- **Objective**:
Edit the blog post on Athena federated queries: restate the part starting with "Amazon Athena now" and going on through "for Windows PowerShell.", with "Amazon S3" changed to "S3".
-- Start Passage provided --
AWS Big Data Blog

Accessing and visualizing data from multiple data sources with Amazon Athena and Amazon QuickSight

Amazon Athena now supports federated query, a feature that allows you to query data in sources other than Amazon Simple Storage Service (Amazon S3). You can use federated queries in Athena to query the data in place or build pipelines that extract data from multiple data sources and store them in Amazon S3. With Athena Federated Query, you can run SQL queries across data stored in relational, non-relational, object, and custom data sources. Athena queries including federated queries can be run from the Athena console, a JDBC or ODBC connection, the Athena API, the Athena CLI, the AWS SDK, or AWS Tools for Windows PowerShell.

The goal for this post is to discuss how we can use different connectors to run federated queries with complex joins across different data sources with Athena and visualize the data with Amazon QuickSight.
-- End Passage provided --
-- Start Material --
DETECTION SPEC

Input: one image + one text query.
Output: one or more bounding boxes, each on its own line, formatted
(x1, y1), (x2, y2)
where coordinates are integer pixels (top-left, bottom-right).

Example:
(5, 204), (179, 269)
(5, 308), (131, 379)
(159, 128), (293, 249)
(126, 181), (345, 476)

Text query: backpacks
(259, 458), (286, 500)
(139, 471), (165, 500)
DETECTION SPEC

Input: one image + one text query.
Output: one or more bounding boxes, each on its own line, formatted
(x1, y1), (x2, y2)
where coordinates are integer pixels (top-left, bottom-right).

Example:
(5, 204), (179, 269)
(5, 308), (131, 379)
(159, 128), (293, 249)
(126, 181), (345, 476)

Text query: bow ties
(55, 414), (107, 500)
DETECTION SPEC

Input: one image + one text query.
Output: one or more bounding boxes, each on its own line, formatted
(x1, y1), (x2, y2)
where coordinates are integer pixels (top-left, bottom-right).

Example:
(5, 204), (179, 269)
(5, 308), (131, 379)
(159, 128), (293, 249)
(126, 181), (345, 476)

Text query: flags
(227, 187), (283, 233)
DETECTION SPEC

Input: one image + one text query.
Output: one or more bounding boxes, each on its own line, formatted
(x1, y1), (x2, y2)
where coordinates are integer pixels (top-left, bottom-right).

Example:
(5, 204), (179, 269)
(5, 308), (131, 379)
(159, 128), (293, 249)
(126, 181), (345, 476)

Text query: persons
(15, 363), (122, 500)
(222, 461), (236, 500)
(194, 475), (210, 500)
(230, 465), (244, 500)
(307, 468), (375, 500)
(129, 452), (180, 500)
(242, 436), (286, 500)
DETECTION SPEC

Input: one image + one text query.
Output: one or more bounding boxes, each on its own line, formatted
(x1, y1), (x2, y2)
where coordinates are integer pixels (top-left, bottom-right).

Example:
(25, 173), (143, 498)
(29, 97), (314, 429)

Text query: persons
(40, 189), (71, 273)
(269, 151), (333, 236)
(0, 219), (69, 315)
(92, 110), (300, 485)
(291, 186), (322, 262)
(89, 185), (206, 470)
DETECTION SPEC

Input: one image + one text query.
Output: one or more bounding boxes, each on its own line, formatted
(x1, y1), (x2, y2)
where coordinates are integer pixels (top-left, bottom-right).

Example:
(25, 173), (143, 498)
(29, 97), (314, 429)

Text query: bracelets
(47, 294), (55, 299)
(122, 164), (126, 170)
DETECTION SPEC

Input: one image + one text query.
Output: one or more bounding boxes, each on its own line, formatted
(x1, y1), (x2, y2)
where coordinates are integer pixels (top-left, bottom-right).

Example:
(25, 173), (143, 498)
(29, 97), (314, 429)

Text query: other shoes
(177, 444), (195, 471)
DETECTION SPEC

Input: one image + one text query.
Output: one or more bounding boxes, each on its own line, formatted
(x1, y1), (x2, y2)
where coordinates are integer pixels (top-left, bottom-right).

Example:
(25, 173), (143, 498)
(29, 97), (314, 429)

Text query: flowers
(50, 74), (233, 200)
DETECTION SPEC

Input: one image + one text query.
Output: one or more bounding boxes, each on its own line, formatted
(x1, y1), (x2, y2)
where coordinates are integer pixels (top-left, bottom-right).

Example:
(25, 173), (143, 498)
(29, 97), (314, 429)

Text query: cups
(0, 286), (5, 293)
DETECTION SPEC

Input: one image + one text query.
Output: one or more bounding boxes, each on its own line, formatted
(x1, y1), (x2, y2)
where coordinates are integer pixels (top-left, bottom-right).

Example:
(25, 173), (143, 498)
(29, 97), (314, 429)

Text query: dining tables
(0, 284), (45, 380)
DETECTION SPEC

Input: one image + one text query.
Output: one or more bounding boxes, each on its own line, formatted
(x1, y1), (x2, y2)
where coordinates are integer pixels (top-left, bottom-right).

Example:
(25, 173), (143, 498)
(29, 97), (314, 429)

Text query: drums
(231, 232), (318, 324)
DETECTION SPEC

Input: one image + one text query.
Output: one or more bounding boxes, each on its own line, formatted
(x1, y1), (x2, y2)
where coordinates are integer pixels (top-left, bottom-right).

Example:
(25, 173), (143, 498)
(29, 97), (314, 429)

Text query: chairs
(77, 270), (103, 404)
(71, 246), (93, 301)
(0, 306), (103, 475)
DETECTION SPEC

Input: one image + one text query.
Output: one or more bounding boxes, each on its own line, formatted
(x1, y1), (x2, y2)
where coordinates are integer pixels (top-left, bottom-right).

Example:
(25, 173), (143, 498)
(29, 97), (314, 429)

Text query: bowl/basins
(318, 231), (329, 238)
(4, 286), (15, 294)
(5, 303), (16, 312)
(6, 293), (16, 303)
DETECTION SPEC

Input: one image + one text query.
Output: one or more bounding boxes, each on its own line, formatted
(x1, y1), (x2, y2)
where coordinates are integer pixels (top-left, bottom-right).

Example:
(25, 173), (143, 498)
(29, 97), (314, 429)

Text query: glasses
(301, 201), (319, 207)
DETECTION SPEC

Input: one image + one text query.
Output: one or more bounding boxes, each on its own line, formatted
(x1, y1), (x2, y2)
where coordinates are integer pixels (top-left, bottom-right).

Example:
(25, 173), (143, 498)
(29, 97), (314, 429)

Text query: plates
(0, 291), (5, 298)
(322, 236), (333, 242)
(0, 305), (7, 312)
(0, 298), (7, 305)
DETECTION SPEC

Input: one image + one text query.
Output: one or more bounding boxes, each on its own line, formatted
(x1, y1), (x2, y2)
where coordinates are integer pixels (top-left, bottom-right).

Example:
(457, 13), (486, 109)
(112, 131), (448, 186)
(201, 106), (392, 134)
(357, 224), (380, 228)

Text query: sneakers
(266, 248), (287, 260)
-- End Material --
-- Start Material --
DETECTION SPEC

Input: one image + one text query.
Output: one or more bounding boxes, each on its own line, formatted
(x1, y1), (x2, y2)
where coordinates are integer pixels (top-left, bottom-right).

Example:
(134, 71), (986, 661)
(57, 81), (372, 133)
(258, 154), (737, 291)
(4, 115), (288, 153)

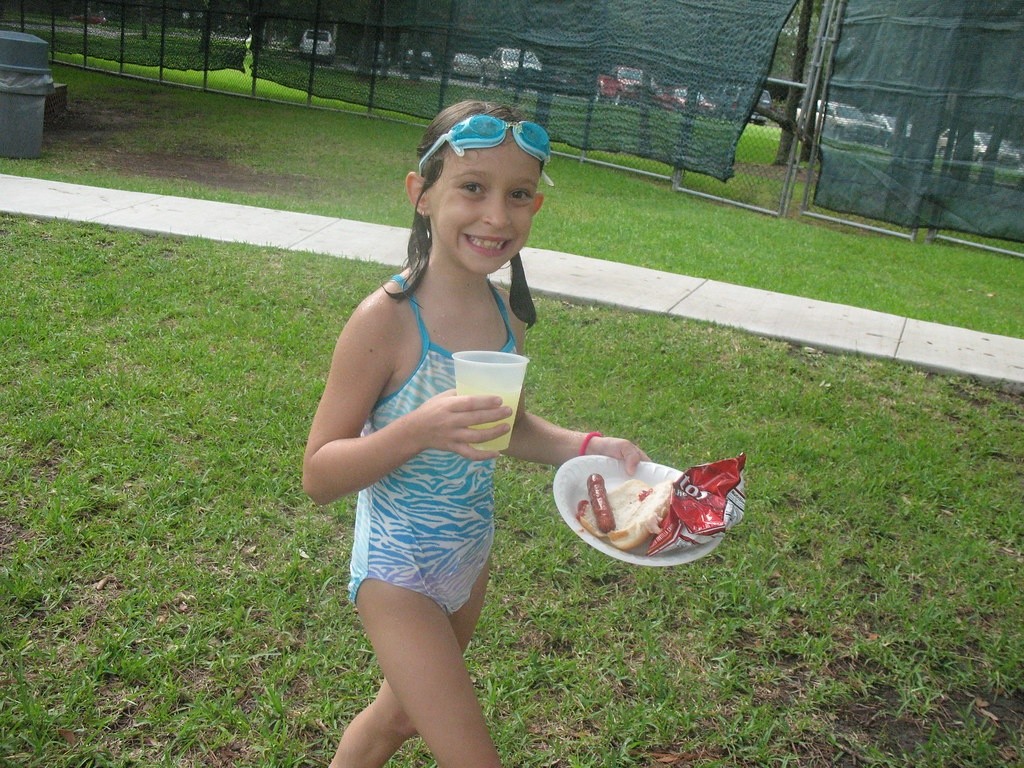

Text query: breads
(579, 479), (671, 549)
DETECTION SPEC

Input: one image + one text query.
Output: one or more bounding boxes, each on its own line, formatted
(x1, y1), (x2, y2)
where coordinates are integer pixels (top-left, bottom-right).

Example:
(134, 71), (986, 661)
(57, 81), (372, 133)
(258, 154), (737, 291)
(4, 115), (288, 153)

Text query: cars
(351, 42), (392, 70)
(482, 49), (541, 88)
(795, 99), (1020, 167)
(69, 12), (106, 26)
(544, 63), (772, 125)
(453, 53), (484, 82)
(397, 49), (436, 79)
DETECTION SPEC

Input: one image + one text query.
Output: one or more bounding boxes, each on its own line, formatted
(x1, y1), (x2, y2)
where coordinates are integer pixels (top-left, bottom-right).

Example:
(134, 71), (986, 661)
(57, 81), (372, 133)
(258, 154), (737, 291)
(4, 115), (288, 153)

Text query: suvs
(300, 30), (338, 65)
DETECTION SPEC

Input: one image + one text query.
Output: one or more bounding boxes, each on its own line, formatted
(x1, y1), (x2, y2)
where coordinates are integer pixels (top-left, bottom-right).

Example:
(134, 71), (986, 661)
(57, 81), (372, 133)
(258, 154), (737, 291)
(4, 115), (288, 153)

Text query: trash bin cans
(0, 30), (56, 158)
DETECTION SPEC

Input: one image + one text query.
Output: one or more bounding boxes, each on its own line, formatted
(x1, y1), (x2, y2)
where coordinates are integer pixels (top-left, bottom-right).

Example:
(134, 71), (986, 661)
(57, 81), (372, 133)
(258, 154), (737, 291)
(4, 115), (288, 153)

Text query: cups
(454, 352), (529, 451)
-- End Material --
- **Response to this exercise**:
Amazon Athena now supports federated query, a feature that allows you to query data in sources other than Amazon Simple Storage Service (S3). You can use federated queries in Athena to query the data in place or build pipelines that extract data from multiple data sources and store them in S3. With Athena Federated Query, you can run SQL queries across data stored in relational, non-relational, object, and custom data sources. Athena queries including federated queries can be run from the Athena console, a JDBC or ODBC connection, the Athena API, the Athena CLI, the AWS SDK, or AWS Tools for Windows PowerShell.